Spatial reasoning question data

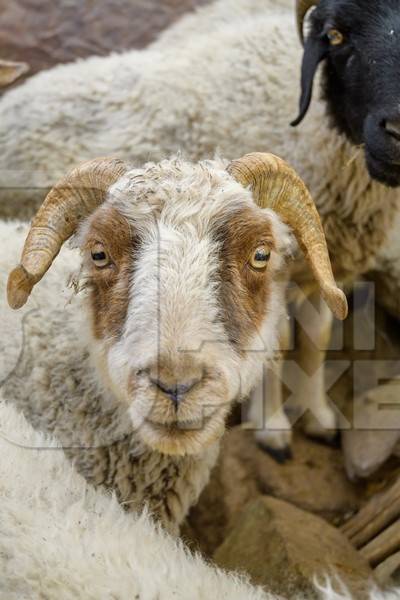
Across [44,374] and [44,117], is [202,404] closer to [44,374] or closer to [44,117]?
[44,374]

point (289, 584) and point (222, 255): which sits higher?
point (222, 255)

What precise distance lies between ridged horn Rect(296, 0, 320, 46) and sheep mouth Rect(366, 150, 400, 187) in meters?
1.08

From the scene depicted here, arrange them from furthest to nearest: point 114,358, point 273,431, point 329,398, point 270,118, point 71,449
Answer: point 329,398 < point 273,431 < point 270,118 < point 71,449 < point 114,358

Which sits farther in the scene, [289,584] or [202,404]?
[289,584]

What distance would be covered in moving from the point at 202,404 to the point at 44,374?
1.11 metres

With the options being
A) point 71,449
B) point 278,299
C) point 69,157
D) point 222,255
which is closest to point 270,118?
point 69,157

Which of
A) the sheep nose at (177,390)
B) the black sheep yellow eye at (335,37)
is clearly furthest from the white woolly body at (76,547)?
the black sheep yellow eye at (335,37)

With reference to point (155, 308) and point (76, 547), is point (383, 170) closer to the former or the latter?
point (155, 308)

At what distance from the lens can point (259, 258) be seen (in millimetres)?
3115

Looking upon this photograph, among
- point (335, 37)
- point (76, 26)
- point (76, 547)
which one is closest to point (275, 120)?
point (335, 37)

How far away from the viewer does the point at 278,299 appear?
3.50 metres

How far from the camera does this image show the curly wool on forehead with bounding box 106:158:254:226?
2975mm

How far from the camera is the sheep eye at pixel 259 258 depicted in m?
3.09

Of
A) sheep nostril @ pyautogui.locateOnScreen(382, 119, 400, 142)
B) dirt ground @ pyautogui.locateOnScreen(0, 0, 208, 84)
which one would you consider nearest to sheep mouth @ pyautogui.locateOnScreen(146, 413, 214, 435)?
sheep nostril @ pyautogui.locateOnScreen(382, 119, 400, 142)
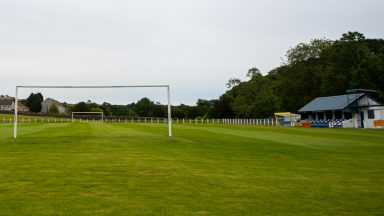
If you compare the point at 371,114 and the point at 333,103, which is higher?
the point at 333,103

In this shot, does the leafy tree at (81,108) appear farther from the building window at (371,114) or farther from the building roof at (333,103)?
the building window at (371,114)

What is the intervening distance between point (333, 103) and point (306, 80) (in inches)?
1001

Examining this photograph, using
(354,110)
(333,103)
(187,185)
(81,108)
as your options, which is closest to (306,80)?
(333,103)

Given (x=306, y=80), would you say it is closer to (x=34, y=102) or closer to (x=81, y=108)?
(x=81, y=108)

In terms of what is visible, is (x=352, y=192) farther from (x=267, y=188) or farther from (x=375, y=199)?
(x=267, y=188)

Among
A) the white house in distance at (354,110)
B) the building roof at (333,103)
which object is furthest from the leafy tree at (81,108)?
the white house in distance at (354,110)

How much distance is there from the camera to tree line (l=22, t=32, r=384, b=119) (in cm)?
7088

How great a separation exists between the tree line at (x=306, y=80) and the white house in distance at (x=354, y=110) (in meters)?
6.48

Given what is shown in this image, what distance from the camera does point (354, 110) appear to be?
2409 inches

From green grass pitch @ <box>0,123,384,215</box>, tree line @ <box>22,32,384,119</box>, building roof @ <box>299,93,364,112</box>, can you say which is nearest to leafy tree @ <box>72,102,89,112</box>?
tree line @ <box>22,32,384,119</box>

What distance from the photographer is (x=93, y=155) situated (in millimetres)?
16000

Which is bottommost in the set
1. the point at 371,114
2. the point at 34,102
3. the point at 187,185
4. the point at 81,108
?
the point at 187,185

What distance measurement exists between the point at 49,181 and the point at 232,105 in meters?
98.5

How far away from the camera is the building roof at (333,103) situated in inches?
2401
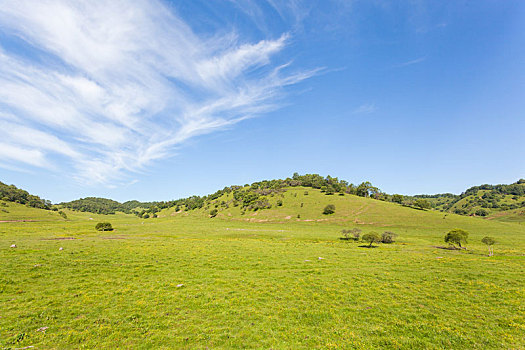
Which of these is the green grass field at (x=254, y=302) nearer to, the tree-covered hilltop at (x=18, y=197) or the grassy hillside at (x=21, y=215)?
the grassy hillside at (x=21, y=215)

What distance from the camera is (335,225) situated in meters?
105

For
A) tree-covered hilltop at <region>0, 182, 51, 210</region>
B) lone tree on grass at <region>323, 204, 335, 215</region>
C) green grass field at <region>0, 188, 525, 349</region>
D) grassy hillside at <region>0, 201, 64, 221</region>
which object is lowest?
green grass field at <region>0, 188, 525, 349</region>

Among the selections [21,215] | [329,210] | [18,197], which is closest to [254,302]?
[329,210]

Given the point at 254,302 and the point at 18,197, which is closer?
the point at 254,302

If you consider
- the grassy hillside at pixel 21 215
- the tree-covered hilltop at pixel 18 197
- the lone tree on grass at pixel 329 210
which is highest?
the tree-covered hilltop at pixel 18 197

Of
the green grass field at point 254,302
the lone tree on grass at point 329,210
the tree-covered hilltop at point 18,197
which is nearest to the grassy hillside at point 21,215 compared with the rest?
the tree-covered hilltop at point 18,197

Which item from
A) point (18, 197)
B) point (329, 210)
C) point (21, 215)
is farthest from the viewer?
point (18, 197)

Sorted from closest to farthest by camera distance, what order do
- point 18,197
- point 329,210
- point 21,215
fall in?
point 329,210, point 21,215, point 18,197

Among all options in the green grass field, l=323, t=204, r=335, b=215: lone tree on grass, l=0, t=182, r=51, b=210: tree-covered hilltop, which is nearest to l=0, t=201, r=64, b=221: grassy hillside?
l=0, t=182, r=51, b=210: tree-covered hilltop

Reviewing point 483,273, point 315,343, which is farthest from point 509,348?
point 483,273

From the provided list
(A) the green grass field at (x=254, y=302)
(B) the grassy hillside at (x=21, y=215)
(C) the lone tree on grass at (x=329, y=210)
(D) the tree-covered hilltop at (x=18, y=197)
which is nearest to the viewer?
(A) the green grass field at (x=254, y=302)

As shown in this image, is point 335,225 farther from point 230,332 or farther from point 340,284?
point 230,332

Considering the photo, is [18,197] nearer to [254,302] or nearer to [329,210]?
[329,210]

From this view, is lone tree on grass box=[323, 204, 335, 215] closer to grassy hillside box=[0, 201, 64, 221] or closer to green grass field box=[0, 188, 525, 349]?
green grass field box=[0, 188, 525, 349]
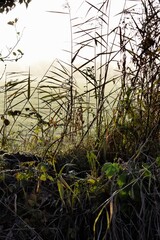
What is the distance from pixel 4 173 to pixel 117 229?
0.59 metres

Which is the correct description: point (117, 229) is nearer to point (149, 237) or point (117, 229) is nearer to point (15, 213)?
point (149, 237)

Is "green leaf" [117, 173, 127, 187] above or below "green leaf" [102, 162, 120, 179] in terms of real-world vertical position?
below

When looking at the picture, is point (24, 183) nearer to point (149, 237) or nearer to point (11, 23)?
point (149, 237)

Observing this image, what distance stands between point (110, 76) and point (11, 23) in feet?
2.52

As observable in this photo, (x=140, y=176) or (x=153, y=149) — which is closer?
(x=140, y=176)

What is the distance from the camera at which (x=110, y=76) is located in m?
3.22

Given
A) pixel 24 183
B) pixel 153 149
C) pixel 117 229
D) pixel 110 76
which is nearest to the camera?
pixel 117 229

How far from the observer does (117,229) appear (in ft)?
7.34

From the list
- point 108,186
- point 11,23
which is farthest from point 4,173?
point 11,23

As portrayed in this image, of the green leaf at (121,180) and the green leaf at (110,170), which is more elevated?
the green leaf at (110,170)

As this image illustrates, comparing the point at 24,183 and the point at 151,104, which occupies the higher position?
the point at 151,104

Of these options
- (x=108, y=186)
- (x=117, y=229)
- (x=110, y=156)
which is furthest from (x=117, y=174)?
(x=110, y=156)

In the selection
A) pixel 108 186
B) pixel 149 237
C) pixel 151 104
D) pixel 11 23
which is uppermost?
pixel 11 23

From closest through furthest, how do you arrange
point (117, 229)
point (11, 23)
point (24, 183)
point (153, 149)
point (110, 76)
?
point (117, 229) → point (24, 183) → point (153, 149) → point (110, 76) → point (11, 23)
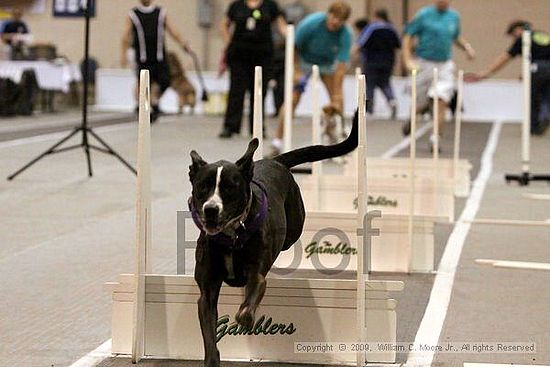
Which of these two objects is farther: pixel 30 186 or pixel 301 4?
pixel 301 4

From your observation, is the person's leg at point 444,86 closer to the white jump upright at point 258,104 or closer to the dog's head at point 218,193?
the white jump upright at point 258,104

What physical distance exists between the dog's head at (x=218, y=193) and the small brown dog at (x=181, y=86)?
17698 millimetres

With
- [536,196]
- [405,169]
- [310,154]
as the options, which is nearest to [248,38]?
[536,196]

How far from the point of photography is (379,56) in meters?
21.2

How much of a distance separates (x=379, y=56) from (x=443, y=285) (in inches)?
596

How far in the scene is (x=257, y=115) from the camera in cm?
577

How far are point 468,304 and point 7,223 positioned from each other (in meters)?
3.67

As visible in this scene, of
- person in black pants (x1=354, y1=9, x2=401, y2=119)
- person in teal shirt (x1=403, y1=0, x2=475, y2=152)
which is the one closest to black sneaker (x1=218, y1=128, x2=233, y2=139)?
person in teal shirt (x1=403, y1=0, x2=475, y2=152)

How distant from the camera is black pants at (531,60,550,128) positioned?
17.6 meters

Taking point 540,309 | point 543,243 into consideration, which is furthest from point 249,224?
point 543,243

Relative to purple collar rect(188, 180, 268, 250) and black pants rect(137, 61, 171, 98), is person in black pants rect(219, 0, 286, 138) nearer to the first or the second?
black pants rect(137, 61, 171, 98)

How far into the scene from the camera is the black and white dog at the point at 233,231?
3.94m

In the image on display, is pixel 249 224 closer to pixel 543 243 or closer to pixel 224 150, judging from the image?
pixel 543 243

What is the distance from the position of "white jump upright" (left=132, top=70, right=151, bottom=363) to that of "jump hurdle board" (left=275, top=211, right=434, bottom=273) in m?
1.94
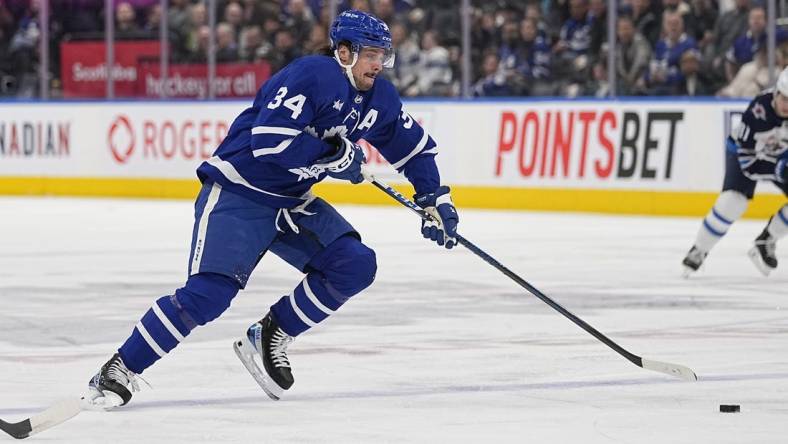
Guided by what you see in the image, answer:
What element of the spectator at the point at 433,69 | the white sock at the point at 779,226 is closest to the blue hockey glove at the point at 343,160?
the white sock at the point at 779,226

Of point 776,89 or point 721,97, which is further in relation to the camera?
point 721,97

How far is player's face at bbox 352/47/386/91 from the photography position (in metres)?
4.71

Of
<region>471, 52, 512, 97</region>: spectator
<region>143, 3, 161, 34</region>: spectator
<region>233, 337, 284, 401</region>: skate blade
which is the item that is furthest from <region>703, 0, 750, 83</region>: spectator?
<region>233, 337, 284, 401</region>: skate blade

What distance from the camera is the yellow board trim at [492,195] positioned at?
12531mm

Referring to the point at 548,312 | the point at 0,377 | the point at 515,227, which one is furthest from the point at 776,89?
the point at 0,377

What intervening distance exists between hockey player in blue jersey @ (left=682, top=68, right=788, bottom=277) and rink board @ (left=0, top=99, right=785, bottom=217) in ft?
11.4

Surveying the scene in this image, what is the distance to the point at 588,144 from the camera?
13.0 m

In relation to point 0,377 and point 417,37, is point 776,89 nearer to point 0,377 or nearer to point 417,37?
point 0,377

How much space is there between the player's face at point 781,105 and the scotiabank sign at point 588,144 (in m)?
4.26

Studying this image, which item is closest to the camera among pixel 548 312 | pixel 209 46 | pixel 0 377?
pixel 0 377

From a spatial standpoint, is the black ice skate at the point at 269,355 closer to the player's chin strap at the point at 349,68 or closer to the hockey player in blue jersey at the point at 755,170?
the player's chin strap at the point at 349,68

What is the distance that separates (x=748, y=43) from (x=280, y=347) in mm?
7897

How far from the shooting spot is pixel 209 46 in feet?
49.3

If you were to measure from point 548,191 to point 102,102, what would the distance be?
4.59 metres
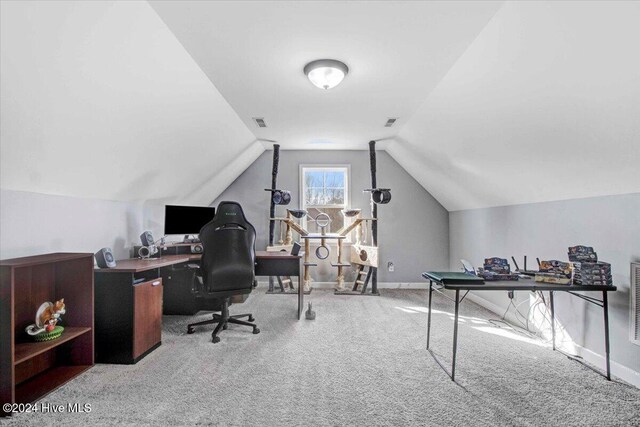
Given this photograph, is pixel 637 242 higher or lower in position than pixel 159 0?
lower

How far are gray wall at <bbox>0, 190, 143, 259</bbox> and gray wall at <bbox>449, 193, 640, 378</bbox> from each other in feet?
14.7

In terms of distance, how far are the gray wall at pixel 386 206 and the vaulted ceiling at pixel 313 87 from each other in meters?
1.93

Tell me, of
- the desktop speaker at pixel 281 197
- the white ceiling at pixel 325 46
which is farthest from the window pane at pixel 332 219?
the white ceiling at pixel 325 46

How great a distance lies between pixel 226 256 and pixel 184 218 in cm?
138

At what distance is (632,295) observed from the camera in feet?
7.15

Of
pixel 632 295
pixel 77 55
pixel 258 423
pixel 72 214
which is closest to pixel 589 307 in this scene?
pixel 632 295

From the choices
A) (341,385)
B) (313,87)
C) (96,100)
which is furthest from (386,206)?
(96,100)

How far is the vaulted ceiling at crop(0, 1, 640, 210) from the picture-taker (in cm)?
167

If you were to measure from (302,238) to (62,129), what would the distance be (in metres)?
3.59

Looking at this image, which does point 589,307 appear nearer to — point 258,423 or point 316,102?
point 258,423

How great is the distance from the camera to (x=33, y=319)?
2.24 m

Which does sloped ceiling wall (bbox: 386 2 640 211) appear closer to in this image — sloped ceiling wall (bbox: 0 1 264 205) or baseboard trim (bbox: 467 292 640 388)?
→ baseboard trim (bbox: 467 292 640 388)

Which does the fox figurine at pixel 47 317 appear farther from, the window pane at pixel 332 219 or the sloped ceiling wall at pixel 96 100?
the window pane at pixel 332 219

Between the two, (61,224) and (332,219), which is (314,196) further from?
(61,224)
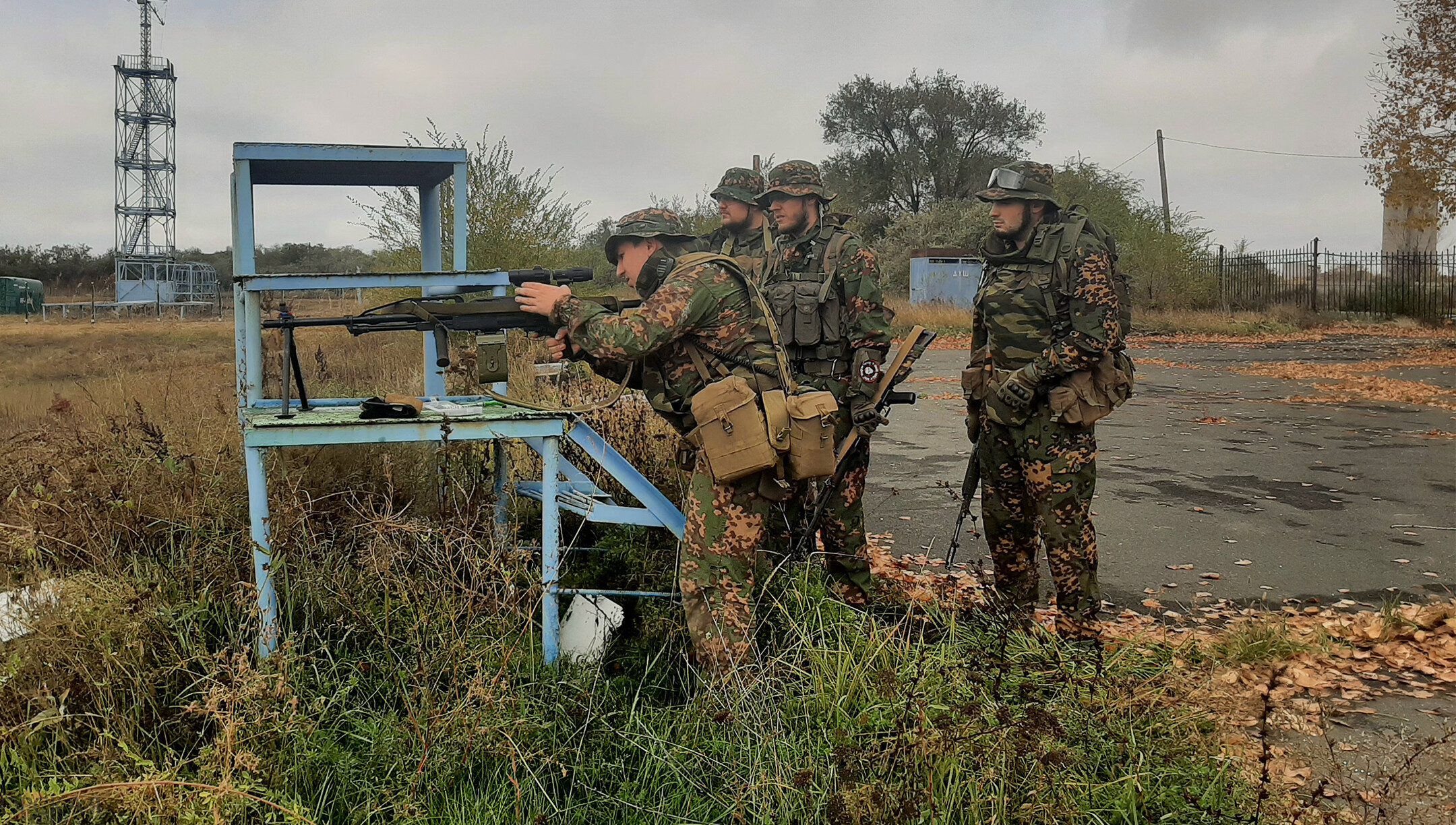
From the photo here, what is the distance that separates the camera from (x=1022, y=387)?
4148mm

● **Written exercise**:
Please write out the lines from the line with "How far are point" to the line with "17.6 meters", both ends included, without changing a word.

● **Exercise solution**:
How far are point 468,304 and point 7,223 positioned from each other (in meters)?
3.67

As visible in this scene, of
- person in black pants (x1=354, y1=9, x2=401, y2=119)
- person in teal shirt (x1=403, y1=0, x2=475, y2=152)
which is the one closest to black sneaker (x1=218, y1=128, x2=233, y2=139)?
person in teal shirt (x1=403, y1=0, x2=475, y2=152)

How distant from the camera is black pants at (531,60,550,128) positioned?
17.6 meters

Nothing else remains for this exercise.